▶ [Work required] In the listing, find every line that has the string "name" and copy it.

▶ [Data]
····················

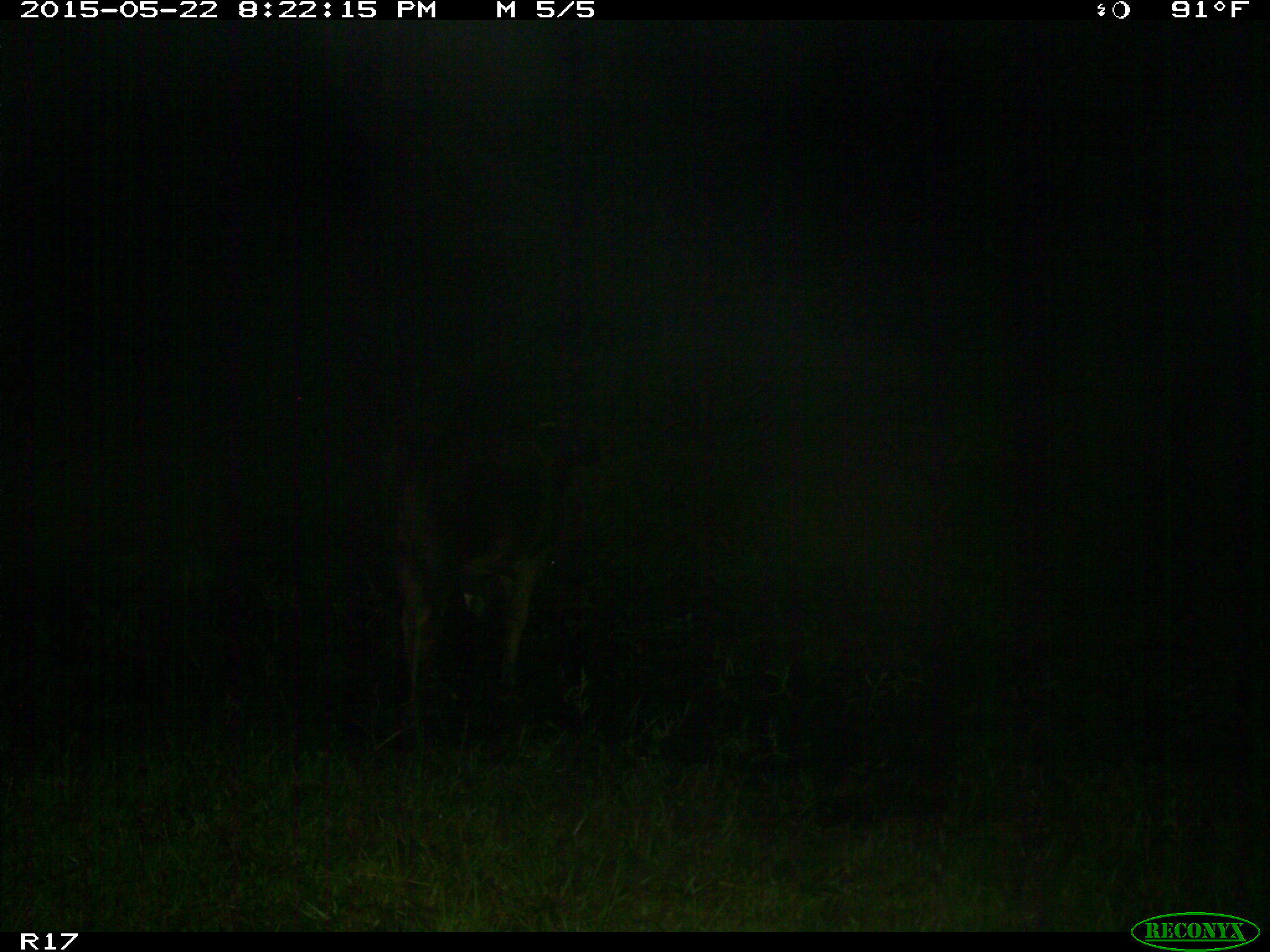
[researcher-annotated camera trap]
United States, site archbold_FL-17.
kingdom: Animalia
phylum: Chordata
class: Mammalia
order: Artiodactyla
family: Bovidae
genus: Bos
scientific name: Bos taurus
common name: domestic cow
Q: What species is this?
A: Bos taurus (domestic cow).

····················

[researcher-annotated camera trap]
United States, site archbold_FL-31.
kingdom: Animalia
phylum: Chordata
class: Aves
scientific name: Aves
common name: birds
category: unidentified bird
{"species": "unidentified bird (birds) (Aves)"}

····················

▶ [Written solution]
scientific name: Bos taurus
common name: domestic cow
scientific name: Aves
common name: birds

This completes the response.